From the Guidelines
Diamond-Blackfan syndrome, also known as Diamond-Blackfan anemia (DBA), is a rare congenital bone marrow failure disorder characterized by a failure to produce red blood cells, associated with congenital malformations, impaired growth, and an increased risk of malignancy, particularly myelodysplastic syndrome (MDS) and solid tumors such as osteosarcoma and colon cancer. This condition is typically presenting with red cell aplasia, and associated features include congenital malformations in about 50% of cases, most commonly craniofacial, upper extremity, cardiac, and genitourinary, and impaired growth 1. DBA is primarily caused by germline heterozygous variants in one of 24 genes coding for small or large ribosomal proteins, with more than half of cases due to de novo variants 1. Some key points to consider in the management of DBA include:
- Regular monitoring of blood counts, growth, development, and screening for associated malformations and malignancies is essential for comprehensive management of this lifelong condition.
- An international consensus of experts now recommends colonoscopy beginning at 20 years of age in addition to hematologic surveillance 1.
- The risk of developing malignancy in individuals with DBA is significant, with a cumulative incidence of 13.7% by the age of 45 years, highlighting the need for close surveillance and monitoring 1.

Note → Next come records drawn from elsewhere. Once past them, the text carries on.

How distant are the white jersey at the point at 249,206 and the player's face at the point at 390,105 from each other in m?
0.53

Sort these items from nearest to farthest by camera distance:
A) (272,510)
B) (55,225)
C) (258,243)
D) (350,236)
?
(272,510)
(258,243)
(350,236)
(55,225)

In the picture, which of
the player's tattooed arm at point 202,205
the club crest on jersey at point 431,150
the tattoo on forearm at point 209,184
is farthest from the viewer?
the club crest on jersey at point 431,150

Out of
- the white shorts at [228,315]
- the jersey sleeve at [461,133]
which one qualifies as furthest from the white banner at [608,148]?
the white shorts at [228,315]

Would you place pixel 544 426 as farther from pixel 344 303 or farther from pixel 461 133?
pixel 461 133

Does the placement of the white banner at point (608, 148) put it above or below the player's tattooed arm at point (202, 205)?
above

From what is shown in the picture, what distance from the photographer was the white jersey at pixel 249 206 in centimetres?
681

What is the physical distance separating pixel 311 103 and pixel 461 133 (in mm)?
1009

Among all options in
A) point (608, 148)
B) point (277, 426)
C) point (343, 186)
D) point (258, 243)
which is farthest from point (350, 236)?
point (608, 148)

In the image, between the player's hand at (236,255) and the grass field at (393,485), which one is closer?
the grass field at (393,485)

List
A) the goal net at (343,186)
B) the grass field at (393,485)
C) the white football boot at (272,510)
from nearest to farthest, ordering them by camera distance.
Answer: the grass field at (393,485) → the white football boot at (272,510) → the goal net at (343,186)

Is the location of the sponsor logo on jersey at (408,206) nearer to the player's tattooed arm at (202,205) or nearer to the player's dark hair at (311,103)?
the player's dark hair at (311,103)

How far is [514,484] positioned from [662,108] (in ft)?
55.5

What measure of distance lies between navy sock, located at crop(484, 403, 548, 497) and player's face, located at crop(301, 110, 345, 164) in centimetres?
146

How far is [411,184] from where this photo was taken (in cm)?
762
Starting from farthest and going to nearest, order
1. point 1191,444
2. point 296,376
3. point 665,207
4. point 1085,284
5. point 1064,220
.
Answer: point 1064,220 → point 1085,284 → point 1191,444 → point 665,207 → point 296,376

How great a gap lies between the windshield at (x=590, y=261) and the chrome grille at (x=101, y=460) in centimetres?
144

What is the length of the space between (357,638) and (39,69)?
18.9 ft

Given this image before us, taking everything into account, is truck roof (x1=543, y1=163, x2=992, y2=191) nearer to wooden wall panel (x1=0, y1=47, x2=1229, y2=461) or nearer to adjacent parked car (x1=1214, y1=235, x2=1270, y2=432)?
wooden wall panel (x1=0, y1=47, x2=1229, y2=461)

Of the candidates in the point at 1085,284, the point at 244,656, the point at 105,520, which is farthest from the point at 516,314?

- Treatment typically involves corticosteroids, with prednisone being a common first-line therapy, and hematopoietic stem cell transplantation is the only curative option and should be considered for transfusion-dependent patients with a suitable donor.
From the Research
Definition and Characteristics
- Diamond-Blackfan anemia (DBA) is a rare constitutional inherited bone marrow failure syndrome (iBMF) characterized by progressive severe non-regenerative anemia and congenital abnormalities 2.
- It is a rare genetic disorder affecting the bone marrow's ability to produce red blood cells, leading to severe anemia and various physical abnormalities 3.
- DBA is an inherited bone marrow failure syndrome, characterized as a rare congenital bone marrow erythroid hypoplasia 4.
Causes and Genetics
- Diagnosis is made by identification of a DBA-causing variant, typically in a ribosomal protein gene 2.
- Approximately 75% of DBA cases involve heterozygous mutations in ribosomal protein (RP) genes, classifying it as a ribosomopathy, with RPS19 being the most frequently mutated gene 3.
- DBA is due to a defect in the ribosomal RNA (rRNA) maturation as a consequence of a heterozygous mutation in 1 of the 20 ribosomal protein genes 4.
Clinical Features and Diagnosis
- Erythroid defect in DBA results in erythroblastopenia in bone marrow as a consequence of maturation blockade between the burst forming unit-erythroid and colony forming unit-erythroid developmental stages, leading to moderate to severe usually macrocytic aregenerative anemia 4.
- Congenital malformations localized mostly in the cephalic area and in the extremities (thumbs), as well as short stature and cardiac and urogenital tract abnormalities, are a feature of 50% of the DBA-affected patients 4.
- Assessment of biological features in conjunction with genetic testing has increased the accuracy of the diagnosis of DBA 5.
Treatment and Management
- Current treatment options are either regular transfusions with appropriate iron chelation or treatment with corticosteroids starting at 1 year of age 4.
- The only curative treatment for the anemia of DBA to date is bone marrow transplantation 4.
- Gene therapy, particularly using lentiviral vectors and CRISPR/Cas9 technology, emerges as a promising alternative 3.